* **KUTIPAN HALAMAN**
#####

Dengan kata lain, kemajuan teknologi dan informasi tidak menjadikan perubahan
dalam ibadah. Dalam hal ibadah, para ulama merumuskan hukum dasarnya: “Hukum asal ibadah adalah bahwa sesuatunya
dilarang dikerjakan, kecuali ada petunjuknya dari Al-Quran dan As-Sunnah”.
Dalam hal muamalah, bisa jadi
situasi dan kebiasaan yang ada. Tiap-tiap wilayah itu berbeda-beda. Selama
kebiasaan dalam bertransaksi itu masih sesuai dengan spirit syariah islam,
tidak ada dalil dari Al-Quran dan As-Sunnah yang menunjukkan keharamannya,
kebiasaan (adat) tersebut bias diakui dan diterima oleh islam. Dalam hal ini
para ulama merumuskan kaidah: “Adat
(kebiasaan yang dipraktikkan ) adalah menjadi dasar hukum”.
Para pihak yang bertransaksi
harus senantiasa menjaga agar transaksi yang dilakukan tidak menimbulkan
mudarat bagi dirinya ataupun orang lain. Sebagaimana kaidah: “Tidak memudaratkan dan tidak dimudaratkan”.

#####

* **DATA TERSEDIA**
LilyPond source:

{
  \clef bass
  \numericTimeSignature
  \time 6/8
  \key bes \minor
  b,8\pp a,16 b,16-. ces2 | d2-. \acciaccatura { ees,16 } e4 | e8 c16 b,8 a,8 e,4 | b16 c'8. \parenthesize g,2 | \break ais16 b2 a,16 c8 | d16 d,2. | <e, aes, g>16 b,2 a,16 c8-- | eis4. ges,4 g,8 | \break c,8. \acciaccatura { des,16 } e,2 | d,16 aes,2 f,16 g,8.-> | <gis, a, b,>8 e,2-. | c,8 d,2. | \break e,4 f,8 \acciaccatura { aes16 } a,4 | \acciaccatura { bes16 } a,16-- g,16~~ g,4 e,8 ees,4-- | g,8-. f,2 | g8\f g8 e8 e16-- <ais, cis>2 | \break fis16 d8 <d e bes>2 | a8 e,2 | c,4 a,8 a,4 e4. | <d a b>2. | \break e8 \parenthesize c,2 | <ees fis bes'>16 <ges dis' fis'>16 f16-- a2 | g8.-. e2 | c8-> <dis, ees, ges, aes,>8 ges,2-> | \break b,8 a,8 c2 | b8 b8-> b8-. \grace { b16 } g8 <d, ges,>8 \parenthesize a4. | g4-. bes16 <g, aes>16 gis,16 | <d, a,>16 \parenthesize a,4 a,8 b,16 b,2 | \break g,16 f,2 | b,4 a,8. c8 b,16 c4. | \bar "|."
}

#####

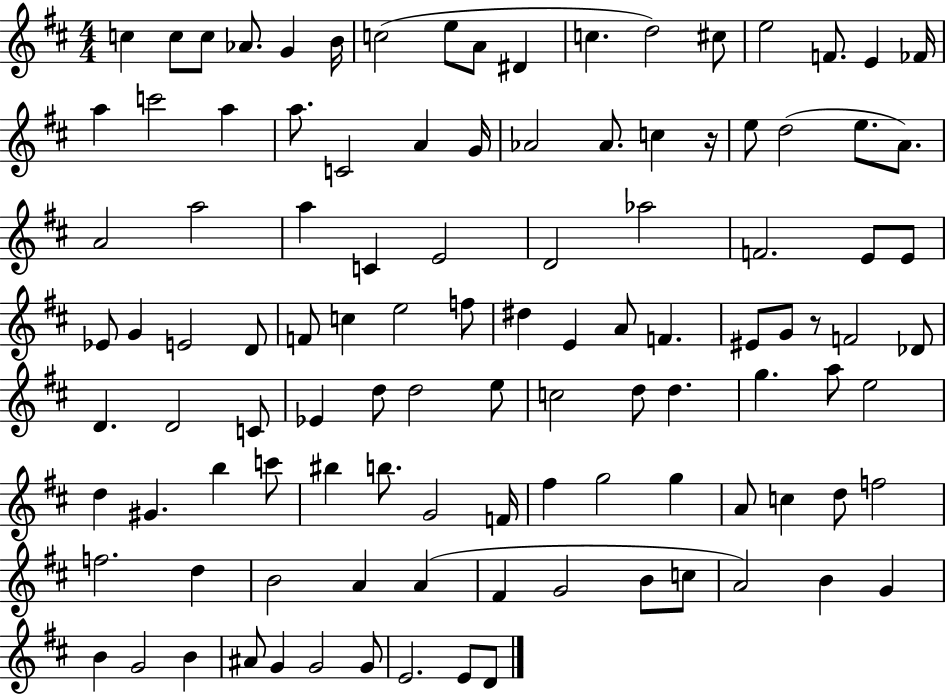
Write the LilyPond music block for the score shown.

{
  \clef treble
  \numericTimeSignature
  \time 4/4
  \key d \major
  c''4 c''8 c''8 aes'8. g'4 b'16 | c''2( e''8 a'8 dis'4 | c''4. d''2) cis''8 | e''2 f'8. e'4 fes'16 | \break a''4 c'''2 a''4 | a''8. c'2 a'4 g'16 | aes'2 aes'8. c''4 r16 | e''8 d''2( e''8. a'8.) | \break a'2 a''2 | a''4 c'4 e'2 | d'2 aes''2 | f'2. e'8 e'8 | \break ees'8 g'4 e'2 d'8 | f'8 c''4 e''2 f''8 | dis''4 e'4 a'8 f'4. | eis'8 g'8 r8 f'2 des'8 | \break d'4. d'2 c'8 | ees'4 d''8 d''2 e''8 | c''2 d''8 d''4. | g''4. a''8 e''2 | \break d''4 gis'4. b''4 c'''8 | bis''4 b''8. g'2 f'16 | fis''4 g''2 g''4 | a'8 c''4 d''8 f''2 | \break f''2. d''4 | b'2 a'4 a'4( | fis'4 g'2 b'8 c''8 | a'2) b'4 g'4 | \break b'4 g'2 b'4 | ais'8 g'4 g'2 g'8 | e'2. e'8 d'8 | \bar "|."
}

#####

* **DAFTAR TUGAS**
**1.** Temukan setiap baris dalam catatan yang memuat kata "LilyPond", lalu salin baris-baris tersebut secara utuh.
**2.** Tulis lanjutan teks tentang kaidah ibadah dan muamalah, dimulai sesudah kalimat terakhirnya.

* **JAWABAN TIAP TUGAS**
**1.**
LilyPond source:
Write the LilyPond music block for the score shown.

**2.**
2.3
Hubungan antara Transaksi
(Muamalah), Syariah, Fiqh, Iman, Ibadah, dan Akhlak
Transaksi merupakan perbuatan
dan hubungan sesama manusia mengenai harta kekayaan, hak, dan penyelesaian sengketa tentang hal-hal tersebut dalam
rangka memenuhi kebutuhan sehari-hari mereka dengan berpandukan syariat.
Syariat adalah satu-satunya way of life yang
harus dipercaya oleh seorang mukmin yang dapat mengantarkannya mencapai
kebahagiaan hidup di dunia dan di akhirat. Fiqh berarti paham, baik secara
mendalam maupun dangkal. Fiqh muamalah adalah peraturan islam yang berkaitan
dengan hukum-hukum perniagaan, dan menjadi frame
work yang sah untuk ekonomi islam. Hubungan antara fiqh muamalah dan
ekonomi islam itu seperti kajian tata bahasa dengan kemahiran penggunaan
bahasa. Kegiatan ekonomi islam itu hendak dikawal dan dipandu oleh fiqh
muamalah.
Adapun
iman, berarti percaya. Orang yang beriman dalam menjalani kehidupan harus
berpandu pada syariat. Iman dan syariat merupakan dua elemen yang saling
melengkapi dan saling mendukung dalam membentuk pribadi muslim sejati. Ibadah
berarti pengabdian atau penghambaan diri kepada Allah. Akhlak sering
diterjemahkan ethic (etika), yaitu pedoman moral dan perilaku. Dengan demikian,
akhlak tidak bias dipisahkan dari iman, ibadah, syariat, dan muamalah.
2.4 Rationable Transaksi dalam Islam
Manusia hanya diberi
kemampuan mengira-ngira dan tujuan di balik penetapan hukum-hukum transaksi,
yaitu:
1.
Meningkatkan kedudukan manusia
pada posisi yang terhormat sesuai dengan statusnya sebagai makhluk termulia (asyraf al-makhluqat) karena keimanan dan
kedisiplinannya.
2.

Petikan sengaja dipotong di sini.